Yes, but a big part of the problem is a lack of agreement about what regulators are actually trying to achieve, and there being a lose coalition of political forces on tech regulation who actually have mutually contradictory goals and just agree on the mechanism.
That is likely to cause significant issues in this process. For example, there is absolutely a political element that seeks to attack the market power of large technology companies because they want to force more control on public speech, and some who want to attack the power in order to explicitly prevent that.
That's a slippery slope argument. I know regulating tech is not going to be popular here, and maybe we leave it for corporations that are valued at over a certain amount, but right now foreign governments are hacking our financial services companies, communications companies, phones, laptops, everything. 95% of the time a it's an extremely easy hack that would have been discovered by a routine scan.
It's not "more power over tech," it's the job of government.
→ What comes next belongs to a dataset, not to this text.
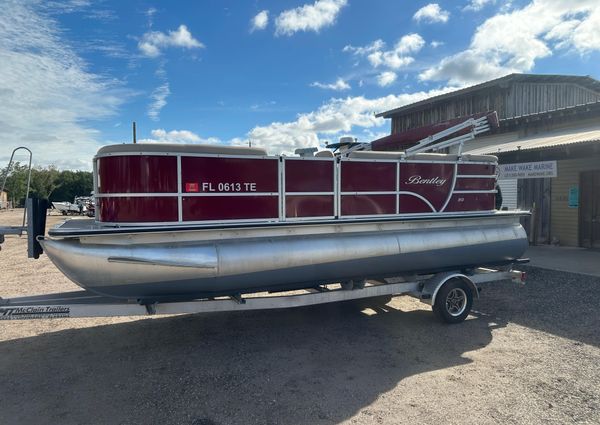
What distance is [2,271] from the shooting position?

Distribution of power, promoting competition, tweaking the rules as little as is deemed necessary.
Is it really so outrageous to consider there might be a consolidation of power in a way we haven't dealt with before, seeing Amazon crush partners overnight, or Facebook impacting elections?
The very same HN that longs for the early internet, with web rings and personality, doesn't have a problem with Google scrapping content from pages you would have otherwise visited, further limiting smaller website's revenue opportunity?
For those of you not seeing clear anticompetitive behaviors that warrant discovery -- where is your line?
Yes, corruption is a problem, but I disagree that it is the heart or bulk of the problem.
A 2018 Gallup poll found that only 25% of Americans thought there was too little government regulation. Another 33% thought we had the right amount, and 39% thought there was too much.
So I would say that for the most part, while the representatives are not representing your views, their views are consistent with the majority of America.
I say this as someone that believes the US desperately needs more environmental regulation. I would also love if congress could create some common sense regulations to standardize website/app TOS and privacy policies. But that's just me.
I think there is a trend to blame "politicians" for all of our problems as if they were some exogenous force. Unfortunately, for the most part I think they represent us just fine. If democracy is a government by the people, we can't reasonably expect that it will be much different from the people in it.
I dislike when politicians are reflexively held responsible for our societal ills, because I feel it is a kind of mental laziness to avoid having to engage with the large portion of the nation that disagrees.
Yes, yes, yes. Legislation and regulation towards proper competition in the IT space is the only way forward. For all of its history, high-tech has been the wild-wild-west: good for the powerful few, not good for others. GDPR or the-right-to-repair are baby steps. The monopolies we have now are like your grandma putting sleeping pills in your food so you don't leave. It's a rigor mortis hold on tech.
The nice thing about tech is that it's possible for us to push back by hacking on stuff and opening it up rather than resorting to legislative tools, and this can have the same effect of forcing those manufacturers hand but without the artificiality of law.